Even with my eyes open, things were still pretty dark. I brushed my hair off my face and expected to see some light. But there wasn’t any. That’s when I realized that I was no longer underneath the bright Idaho sky. Somehow, I had fallen and slipped underneath Mrs. Spittle’s bus. The underbelly of the bus was filthy. Dirty chunks of melting ice dripped onto me.
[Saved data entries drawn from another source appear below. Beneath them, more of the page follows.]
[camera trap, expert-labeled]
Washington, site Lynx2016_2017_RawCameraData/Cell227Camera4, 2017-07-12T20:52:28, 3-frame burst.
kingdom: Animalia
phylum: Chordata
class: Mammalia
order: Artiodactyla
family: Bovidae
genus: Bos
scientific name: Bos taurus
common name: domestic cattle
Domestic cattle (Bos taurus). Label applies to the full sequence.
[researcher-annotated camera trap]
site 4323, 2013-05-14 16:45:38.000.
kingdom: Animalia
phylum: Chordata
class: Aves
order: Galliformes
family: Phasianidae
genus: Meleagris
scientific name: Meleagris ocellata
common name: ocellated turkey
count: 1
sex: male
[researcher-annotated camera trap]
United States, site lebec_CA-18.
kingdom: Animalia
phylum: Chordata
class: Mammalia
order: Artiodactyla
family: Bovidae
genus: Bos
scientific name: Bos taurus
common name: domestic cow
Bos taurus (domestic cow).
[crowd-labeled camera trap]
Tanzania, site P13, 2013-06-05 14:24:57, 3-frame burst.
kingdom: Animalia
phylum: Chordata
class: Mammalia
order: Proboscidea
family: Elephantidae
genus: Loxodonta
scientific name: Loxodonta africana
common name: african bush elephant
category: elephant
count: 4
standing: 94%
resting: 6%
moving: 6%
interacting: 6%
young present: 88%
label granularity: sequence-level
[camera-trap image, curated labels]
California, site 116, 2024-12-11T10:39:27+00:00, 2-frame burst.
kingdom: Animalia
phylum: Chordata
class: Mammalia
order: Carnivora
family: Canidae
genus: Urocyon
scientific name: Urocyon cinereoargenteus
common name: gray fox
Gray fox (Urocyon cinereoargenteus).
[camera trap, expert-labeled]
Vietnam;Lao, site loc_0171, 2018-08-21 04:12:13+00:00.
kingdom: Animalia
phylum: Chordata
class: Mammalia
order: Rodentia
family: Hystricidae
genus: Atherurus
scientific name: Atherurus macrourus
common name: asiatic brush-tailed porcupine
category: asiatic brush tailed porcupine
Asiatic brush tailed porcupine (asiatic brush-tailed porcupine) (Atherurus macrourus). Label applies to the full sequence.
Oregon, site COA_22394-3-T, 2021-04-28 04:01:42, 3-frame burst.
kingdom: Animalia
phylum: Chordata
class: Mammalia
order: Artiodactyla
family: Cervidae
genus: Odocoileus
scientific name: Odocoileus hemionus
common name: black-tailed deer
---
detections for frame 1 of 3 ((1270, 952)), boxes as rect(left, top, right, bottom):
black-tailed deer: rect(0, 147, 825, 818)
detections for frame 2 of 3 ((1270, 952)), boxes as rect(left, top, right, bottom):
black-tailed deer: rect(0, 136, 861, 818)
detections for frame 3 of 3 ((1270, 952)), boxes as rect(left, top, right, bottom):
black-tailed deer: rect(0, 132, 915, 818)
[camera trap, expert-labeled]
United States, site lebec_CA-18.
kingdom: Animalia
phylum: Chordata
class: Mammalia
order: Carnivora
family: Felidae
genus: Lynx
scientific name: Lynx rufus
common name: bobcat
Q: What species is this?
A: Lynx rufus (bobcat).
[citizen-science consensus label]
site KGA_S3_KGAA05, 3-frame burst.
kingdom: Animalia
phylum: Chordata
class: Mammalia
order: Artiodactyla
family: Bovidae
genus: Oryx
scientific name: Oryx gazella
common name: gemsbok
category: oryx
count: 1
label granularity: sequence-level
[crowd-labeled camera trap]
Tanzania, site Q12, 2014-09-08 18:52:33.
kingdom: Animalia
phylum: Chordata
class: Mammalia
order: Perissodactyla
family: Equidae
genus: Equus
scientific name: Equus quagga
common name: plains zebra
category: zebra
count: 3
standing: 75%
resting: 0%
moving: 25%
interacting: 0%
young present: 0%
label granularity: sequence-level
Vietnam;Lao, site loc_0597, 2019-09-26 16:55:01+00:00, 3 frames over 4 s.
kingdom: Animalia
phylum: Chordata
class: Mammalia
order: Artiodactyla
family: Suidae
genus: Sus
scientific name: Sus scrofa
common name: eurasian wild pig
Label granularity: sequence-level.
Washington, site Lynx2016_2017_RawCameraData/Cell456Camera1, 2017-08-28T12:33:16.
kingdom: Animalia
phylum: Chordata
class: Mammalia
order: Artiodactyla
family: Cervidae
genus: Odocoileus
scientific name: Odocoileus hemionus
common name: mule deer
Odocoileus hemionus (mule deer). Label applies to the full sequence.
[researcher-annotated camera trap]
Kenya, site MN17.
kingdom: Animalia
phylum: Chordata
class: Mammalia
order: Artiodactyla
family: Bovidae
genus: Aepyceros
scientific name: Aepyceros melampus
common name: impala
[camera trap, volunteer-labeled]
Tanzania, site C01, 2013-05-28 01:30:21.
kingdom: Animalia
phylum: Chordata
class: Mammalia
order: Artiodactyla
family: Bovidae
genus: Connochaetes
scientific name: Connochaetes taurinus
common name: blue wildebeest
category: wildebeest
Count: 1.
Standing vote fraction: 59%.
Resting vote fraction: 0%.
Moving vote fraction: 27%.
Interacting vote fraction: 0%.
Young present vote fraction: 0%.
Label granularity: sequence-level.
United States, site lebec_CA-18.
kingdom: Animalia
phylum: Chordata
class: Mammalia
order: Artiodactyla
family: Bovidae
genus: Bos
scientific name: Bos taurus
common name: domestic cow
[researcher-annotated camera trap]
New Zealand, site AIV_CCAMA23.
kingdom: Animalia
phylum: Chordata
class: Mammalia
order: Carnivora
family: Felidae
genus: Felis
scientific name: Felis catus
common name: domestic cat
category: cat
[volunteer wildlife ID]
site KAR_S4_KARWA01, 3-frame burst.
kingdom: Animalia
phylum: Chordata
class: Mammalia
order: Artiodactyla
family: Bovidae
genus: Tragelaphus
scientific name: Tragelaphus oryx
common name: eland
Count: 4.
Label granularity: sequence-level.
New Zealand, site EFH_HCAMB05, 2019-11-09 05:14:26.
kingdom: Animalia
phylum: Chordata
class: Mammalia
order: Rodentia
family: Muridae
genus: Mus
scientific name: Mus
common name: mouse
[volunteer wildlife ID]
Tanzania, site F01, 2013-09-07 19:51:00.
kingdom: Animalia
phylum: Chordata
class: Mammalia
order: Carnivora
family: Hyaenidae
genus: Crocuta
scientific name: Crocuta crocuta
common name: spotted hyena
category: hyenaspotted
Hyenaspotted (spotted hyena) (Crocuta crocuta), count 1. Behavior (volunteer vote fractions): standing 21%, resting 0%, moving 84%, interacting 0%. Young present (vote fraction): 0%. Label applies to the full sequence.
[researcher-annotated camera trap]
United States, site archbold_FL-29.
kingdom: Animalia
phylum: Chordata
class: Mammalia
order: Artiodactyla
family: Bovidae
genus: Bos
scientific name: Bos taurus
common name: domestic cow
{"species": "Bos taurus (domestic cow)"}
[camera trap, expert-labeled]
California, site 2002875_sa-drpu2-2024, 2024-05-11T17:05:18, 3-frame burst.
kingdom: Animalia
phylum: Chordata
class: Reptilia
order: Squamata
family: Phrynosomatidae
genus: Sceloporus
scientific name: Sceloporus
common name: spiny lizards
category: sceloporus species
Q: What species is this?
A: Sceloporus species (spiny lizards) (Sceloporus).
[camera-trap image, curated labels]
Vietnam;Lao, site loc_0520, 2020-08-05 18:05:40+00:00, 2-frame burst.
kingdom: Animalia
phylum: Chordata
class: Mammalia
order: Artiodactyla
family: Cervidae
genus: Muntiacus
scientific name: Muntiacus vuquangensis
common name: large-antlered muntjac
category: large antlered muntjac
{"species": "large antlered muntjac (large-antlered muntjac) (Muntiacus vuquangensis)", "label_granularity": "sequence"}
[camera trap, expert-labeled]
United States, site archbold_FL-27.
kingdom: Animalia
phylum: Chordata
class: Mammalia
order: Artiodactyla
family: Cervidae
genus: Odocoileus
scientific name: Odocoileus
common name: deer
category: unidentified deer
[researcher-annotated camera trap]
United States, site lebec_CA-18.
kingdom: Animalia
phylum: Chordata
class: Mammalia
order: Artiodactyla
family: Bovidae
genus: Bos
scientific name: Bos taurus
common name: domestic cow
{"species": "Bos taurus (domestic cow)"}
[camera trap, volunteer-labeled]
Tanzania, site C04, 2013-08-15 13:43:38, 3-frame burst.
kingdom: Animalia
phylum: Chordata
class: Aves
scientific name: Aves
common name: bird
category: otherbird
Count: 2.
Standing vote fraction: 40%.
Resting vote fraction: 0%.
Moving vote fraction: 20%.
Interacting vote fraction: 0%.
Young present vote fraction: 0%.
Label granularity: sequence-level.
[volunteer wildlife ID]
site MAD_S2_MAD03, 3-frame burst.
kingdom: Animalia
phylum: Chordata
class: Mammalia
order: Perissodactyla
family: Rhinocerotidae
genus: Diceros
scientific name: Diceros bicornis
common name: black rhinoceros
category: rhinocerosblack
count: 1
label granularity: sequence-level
To the right and left of my head were big black tires. Snow was pressed deep into their treads. I groaned. Then I heard one of the worst sounds of my life. It was the one sound you never want to hear if you’ve slipped and fallen under your own school bus. I heard the sound of Mrs. Spittle shutting the bus door.
Sssspt
. Then, from somewhere deep in my own brain, I heard my father’s words: “Don’t expect life to be fair.”

Chapter 2
Dingo Strategy

A
t that moment, I no longer worried about whether or not my life would be fair. I had a much scarier thought in my head.
If your school bus drives over you, does that mean you won’t be alive anymore?
I rolled onto my stomach and pulled myself forward, out from beneath the bus. Once I cleared the bumper, I got onto my hands and knees. I crawled as fast as I could, faster than a cockroach trying to escape a shoe. I made it to the side of the road and tried to stand up. But instead,
I fell backward into a snowbank. Then I heard a good sound. Mrs. Spittle opened the bus door.